**DATA FOR THE TASK:**
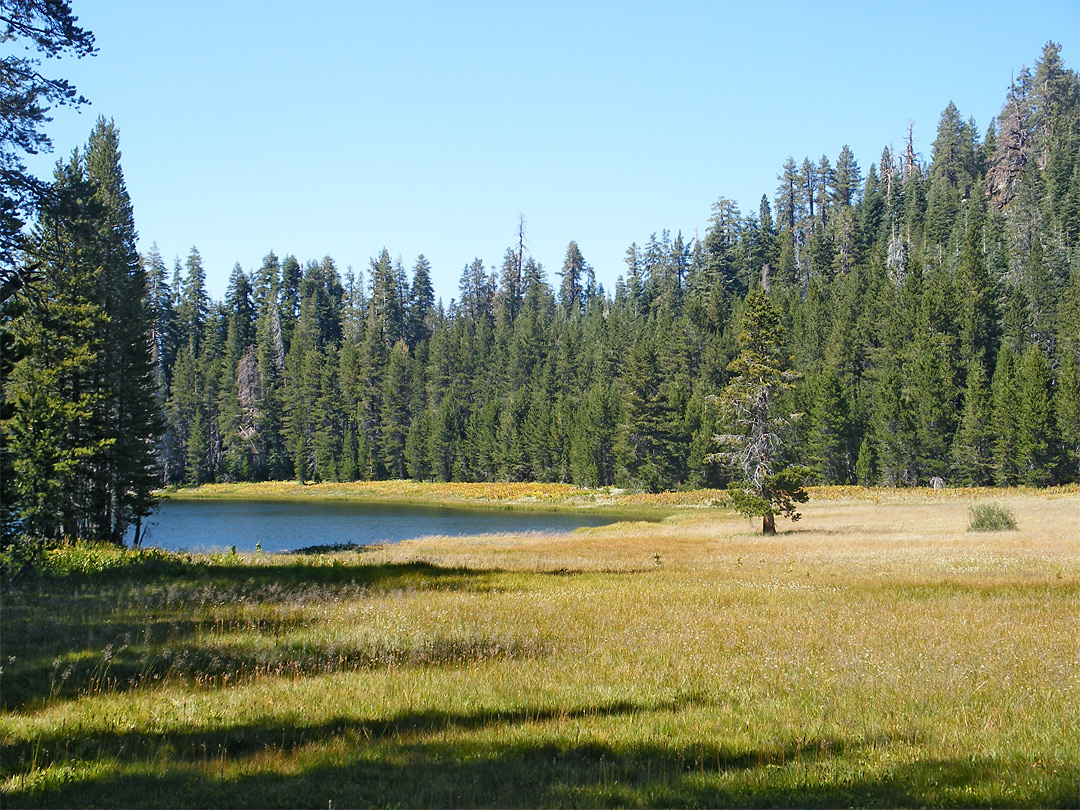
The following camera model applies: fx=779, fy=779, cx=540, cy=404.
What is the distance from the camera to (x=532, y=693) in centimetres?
912

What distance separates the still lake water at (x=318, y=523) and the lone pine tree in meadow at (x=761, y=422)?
19.8 meters

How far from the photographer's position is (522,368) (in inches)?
4500

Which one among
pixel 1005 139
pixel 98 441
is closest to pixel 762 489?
pixel 98 441

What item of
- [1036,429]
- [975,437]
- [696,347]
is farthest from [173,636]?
[696,347]

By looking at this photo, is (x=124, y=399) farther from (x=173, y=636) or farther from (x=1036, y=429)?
(x=1036, y=429)

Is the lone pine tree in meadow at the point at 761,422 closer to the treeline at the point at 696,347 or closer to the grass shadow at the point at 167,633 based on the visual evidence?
the grass shadow at the point at 167,633

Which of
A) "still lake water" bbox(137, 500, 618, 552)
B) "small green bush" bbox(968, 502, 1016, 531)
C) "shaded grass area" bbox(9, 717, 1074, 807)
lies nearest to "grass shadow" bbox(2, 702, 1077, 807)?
"shaded grass area" bbox(9, 717, 1074, 807)

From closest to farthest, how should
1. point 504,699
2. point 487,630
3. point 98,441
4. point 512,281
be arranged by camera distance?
point 504,699 < point 487,630 < point 98,441 < point 512,281

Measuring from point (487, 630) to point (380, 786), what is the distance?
19.7ft

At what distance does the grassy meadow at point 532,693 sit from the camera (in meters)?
6.39

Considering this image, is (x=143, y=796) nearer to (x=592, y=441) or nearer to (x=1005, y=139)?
(x=592, y=441)

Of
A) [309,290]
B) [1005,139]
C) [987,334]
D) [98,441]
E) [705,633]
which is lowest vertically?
[705,633]

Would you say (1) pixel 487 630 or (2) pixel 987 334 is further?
(2) pixel 987 334

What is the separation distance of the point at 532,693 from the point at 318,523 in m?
54.2
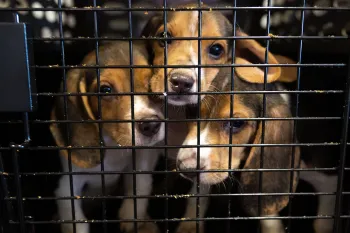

**TASK DETAILS:** Return every line of the records above verbatim, without the pictures.

**RESPONSE:**
The following camera model applies: fx=779, fy=779, cx=540, cy=404.
What is the distance from the camera to (x=532, y=693) in centimetres?
912

What distance separates the still lake water at (x=318, y=523) and the lone pine tree in meadow at (x=761, y=422)?
19.8 meters

How far from the photographer's position is (522,368) (in inches)?
4500

Which one among
pixel 1005 139
pixel 98 441
is closest to pixel 762 489?
pixel 98 441

What item of
- [1036,429]
- [975,437]
- [696,347]
is farthest from [173,636]?
[696,347]

By looking at this photo, is (x=124, y=399) farther from (x=173, y=636) or farther from (x=1036, y=429)?
(x=1036, y=429)

Is the lone pine tree in meadow at the point at 761,422 closer to the treeline at the point at 696,347 or closer to the grass shadow at the point at 167,633 based on the visual evidence?
the grass shadow at the point at 167,633

Which of
A) "still lake water" bbox(137, 500, 618, 552)
B) "small green bush" bbox(968, 502, 1016, 531)
C) "shaded grass area" bbox(9, 717, 1074, 807)
lies nearest to "grass shadow" bbox(2, 702, 1077, 807)?
"shaded grass area" bbox(9, 717, 1074, 807)

From closest to farthest, how should
1. point 504,699
2. point 487,630
3. point 98,441
4. point 512,281
be arranged by camera distance?
point 504,699 < point 487,630 < point 98,441 < point 512,281

Measuring from point (487, 630) to point (380, 786), what is the distance?
19.7ft

At what distance does the grassy meadow at point 532,693 sit from the camera (in meters)?
6.39

Considering this image, is (x=143, y=796) nearer to (x=592, y=441) or nearer to (x=1005, y=139)?
(x=592, y=441)

Of
A) [309,290]
B) [1005,139]
C) [987,334]
D) [98,441]
E) [705,633]
which is lowest vertically?
[705,633]

Would you say (1) pixel 487 630 or (2) pixel 987 334 is further?
(2) pixel 987 334

What is the separation distance of the point at 532,693 from the point at 318,523 in m?
54.2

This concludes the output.